Stimulator of interferon (IFN) genes (STING, also known as [mediator of IRF3 activation]) is a 2'3'-cyclic guanosine monophosphate-adenosine monophosphate (cGAMP) receptor that activates type I IFN responses to inhibit tumorigenesis in tumor cells. However, STING agonists show limited antitumor clinical efficacy. Here, we demonstrate that STING in macrophages promotes the survival of regulatory T cells (Tregs) and the progression of non-small cell lung cancer (NSCLC) in KRas autochthonous NSCLC mouse models. Mechanistically, STING-mediated nuclear factor κB (NF-κB) activation upregulates CD38 in Siglec-F macrophages to hydrolyze extracellular nicotinamide adenine dinucleotide (NAD) in the tumor microenvironment (TME). Genetic deletion of STING or CD38, or pharmacological CD38 inhibition, restores NAD levels, triggers Treg apoptosis through the ART2-P2RX7 axis, and enhances antitumor CD8 T cell responses.
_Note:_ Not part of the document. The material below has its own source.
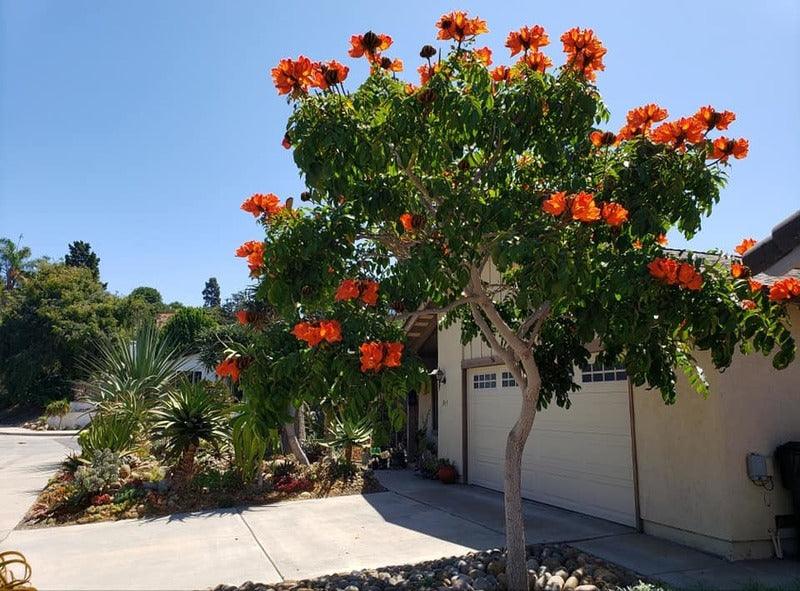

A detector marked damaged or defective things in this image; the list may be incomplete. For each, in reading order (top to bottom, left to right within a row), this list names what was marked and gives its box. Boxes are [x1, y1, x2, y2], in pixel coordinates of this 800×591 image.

driveway crack [236, 508, 282, 584]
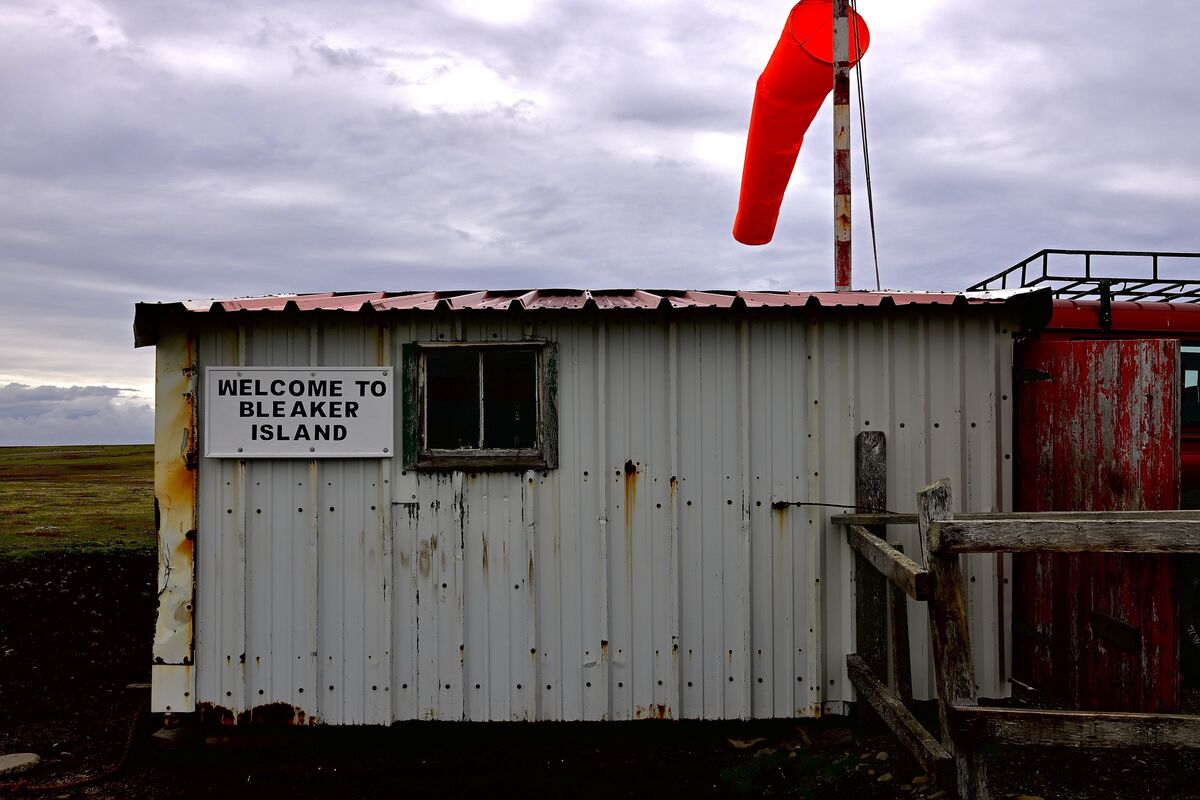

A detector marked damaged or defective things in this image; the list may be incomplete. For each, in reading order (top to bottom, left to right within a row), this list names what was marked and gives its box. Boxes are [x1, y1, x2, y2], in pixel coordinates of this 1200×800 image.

Importantly, CD38 inhibition improves the efficacy of low-dose anti-CTLA4 therapy. These findings uncover a previously uncharacterized cGAMP-STING-CD38 axis in macrophages supporting Treg survival and NSCLC progression and highlight potential therapeutic strategies for immune checkpoint blockade (ICB)-resistant cancers.